The equity market rallied this week, reclaiming about half of the losses it registered over the previous two weeks. The tech-heavy Nasdaq Composite climbed 5.3% as technology shares outperformed, while the S&P 500 and the Dow Jones Industrial Average added 4.3% apiece. The S&P 500 and the Dow ended Friday on a six-session winning streak.

This week’s gains put the S&P 500, the Nasdaq, and the Dow back into the green for the year and back above their respective 50-day simple moving averages. They’re still a ways below record territory, however, settling Friday about 5.0% beneath the record highs they posted on January 26.

11 of 11 S&P 500 sectors finished the week in positive territory, with gains ranging between 1.8% and 5.8%. The top-weighted technology group (+5.8%) was the strongest sector, while the energy (+1.9%), utilities (+2.9%), telecom services (+2.4%), and real estate (+1.8%) groups were the weakest.

In general, cyclical sectors, which tend to do well when the economic outlook is favorable, outperformed their countercyclical peers.

Within the tech group, Apple (AAPL), surged 10.2% this week, reclaiming most of the 13.5% it lost between January 18 and February 8, and Cisco Systems (CSCO) rallied 4.7% on Thursday–hitting its best level in nearly 20 years–after reporting better-than-expected profits for the quarter ending in January and raising its earnings and revenue guidance.

Investors received a big batch of economic data this week, highlighted by a hotter-than-expected CPI reading: the Consumer Price Index increased 0.5% month over month in January (consensus +0.4%) and the core CPI, which excludes food and energy, rose by 0.3% (consensus +0.2%). The headline month-over-month figures sparked a knee-jerk reaction from the market, which has been fighting fears of inflation – and, in turn, fears of a more hawkish Fed – in recent weeks.

However, the year-over-year figures helped restore order and keep the week’s upward trajectory intact, showing that both the CPI and the core CPI are still within a range they’ve held to for some time; the total CPI is up 2.1% year over year and has been between 2.0% and 2.2% for five months, while the core CPI is up 1.8% year over year and has been between 1.7% and 1.9% for ten months.
= = = =
__WRITTEN INSTRUCTION__. Summarize the weekly stock market report above in two sentences.
= = = =
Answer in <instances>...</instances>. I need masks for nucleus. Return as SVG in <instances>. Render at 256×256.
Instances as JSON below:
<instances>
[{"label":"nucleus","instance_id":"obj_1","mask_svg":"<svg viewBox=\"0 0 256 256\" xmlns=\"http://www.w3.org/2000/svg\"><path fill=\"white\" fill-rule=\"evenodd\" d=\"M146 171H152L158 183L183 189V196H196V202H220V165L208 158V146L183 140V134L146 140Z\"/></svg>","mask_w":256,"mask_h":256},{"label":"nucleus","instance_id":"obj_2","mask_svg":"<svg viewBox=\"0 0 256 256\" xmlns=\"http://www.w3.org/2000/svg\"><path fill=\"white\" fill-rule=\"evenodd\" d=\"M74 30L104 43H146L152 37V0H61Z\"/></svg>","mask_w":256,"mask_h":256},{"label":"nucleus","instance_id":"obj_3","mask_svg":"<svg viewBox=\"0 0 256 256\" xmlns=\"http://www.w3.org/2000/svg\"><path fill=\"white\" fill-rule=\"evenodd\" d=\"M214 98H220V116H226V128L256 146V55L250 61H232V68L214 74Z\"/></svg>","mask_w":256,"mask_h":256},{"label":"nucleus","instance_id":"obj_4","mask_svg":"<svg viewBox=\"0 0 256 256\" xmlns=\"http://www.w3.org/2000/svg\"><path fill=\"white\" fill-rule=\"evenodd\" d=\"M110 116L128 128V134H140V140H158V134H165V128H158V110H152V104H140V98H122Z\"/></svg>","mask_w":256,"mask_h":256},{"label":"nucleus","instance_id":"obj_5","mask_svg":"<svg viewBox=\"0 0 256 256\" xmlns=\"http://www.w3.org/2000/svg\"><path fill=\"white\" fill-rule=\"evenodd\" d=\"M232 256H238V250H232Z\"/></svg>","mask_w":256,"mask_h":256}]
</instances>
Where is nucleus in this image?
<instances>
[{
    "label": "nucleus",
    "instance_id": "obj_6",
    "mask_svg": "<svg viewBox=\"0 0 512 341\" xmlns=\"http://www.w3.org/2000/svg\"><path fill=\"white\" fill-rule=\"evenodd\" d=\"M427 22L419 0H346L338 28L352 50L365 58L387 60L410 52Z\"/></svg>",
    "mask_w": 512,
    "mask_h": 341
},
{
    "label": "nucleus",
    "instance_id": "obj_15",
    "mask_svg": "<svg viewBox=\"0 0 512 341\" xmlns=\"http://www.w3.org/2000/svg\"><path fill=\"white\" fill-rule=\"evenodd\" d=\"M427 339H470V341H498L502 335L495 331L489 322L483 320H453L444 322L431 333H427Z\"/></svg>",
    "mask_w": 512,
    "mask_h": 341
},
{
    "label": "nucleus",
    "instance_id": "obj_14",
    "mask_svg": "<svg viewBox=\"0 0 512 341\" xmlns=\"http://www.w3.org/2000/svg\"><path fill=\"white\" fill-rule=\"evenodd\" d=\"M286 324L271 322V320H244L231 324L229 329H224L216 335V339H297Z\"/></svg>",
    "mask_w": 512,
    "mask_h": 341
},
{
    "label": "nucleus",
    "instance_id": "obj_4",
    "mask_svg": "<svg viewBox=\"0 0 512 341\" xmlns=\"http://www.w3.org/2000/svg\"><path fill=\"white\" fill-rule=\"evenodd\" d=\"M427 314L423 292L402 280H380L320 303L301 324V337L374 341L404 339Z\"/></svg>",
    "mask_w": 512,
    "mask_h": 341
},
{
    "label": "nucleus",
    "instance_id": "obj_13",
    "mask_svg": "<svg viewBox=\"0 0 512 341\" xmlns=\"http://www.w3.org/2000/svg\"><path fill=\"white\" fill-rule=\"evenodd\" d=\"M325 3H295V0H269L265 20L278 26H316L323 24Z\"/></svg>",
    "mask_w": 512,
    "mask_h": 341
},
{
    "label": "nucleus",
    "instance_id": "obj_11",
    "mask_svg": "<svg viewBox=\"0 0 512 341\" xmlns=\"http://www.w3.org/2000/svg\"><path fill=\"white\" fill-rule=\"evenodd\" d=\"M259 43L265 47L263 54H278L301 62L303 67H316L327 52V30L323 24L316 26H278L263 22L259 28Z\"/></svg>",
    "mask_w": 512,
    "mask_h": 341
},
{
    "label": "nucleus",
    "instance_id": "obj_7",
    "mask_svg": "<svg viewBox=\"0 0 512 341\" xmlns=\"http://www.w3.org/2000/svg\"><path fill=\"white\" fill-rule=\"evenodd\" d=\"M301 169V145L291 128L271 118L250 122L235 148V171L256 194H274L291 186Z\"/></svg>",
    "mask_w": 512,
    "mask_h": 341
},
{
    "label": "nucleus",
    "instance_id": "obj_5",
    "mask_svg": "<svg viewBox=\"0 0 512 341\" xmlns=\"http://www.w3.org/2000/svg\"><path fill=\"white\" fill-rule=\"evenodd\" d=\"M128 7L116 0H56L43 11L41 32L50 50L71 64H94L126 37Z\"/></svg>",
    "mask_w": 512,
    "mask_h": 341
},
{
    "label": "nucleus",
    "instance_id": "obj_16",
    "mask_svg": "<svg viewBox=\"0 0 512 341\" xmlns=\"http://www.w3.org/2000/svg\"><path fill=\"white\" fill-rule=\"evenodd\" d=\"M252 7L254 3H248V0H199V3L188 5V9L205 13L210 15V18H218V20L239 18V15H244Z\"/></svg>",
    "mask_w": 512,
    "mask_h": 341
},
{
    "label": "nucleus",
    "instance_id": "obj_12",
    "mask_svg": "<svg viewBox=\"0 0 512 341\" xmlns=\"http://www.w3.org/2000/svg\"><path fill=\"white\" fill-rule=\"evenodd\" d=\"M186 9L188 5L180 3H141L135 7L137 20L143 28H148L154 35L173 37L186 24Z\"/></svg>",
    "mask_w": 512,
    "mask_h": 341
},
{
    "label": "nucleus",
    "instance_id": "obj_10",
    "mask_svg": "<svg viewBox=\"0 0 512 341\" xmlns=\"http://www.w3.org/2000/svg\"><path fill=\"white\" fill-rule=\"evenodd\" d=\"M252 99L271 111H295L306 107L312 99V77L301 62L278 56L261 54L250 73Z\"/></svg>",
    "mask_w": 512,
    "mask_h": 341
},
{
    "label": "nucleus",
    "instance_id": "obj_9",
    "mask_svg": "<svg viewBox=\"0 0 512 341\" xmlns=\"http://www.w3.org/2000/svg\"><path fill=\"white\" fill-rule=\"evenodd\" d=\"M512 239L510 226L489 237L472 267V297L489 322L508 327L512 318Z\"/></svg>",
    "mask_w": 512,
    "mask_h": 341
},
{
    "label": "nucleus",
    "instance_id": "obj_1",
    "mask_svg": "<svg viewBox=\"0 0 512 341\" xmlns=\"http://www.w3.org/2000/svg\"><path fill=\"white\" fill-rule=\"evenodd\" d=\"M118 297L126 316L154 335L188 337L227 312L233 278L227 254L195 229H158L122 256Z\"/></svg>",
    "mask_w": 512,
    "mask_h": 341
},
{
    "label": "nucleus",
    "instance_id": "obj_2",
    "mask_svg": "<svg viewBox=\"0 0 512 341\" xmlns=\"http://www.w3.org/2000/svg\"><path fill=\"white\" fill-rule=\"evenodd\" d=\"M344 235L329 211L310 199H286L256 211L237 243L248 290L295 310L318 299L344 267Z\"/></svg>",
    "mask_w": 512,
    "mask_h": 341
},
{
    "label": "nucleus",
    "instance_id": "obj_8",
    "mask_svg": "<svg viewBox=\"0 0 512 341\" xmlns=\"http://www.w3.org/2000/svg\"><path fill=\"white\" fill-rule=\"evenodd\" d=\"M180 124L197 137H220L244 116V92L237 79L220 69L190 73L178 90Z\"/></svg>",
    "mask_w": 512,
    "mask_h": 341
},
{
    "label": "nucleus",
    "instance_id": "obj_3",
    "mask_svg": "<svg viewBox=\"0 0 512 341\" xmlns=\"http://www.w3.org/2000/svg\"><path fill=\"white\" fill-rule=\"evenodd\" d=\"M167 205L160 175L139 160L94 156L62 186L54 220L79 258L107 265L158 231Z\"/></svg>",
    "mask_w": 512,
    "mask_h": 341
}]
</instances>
= = = =
__WRITTEN SOLUTION__. Stocks rallied this week, reclaiming about half of their losses from the previous two weeks: the Nasdaq Composite climbed 5.3%, the S&P 500 and the Dow each added 4.3%, and all 11 S&P 500 sectors gained, led by technology. A hotter-than-expected January CPI reading sparked a knee-jerk reaction, but year-over-year figures showed both the CPI and the core CPI still within their recent ranges, keeping the week's upward trajectory intact.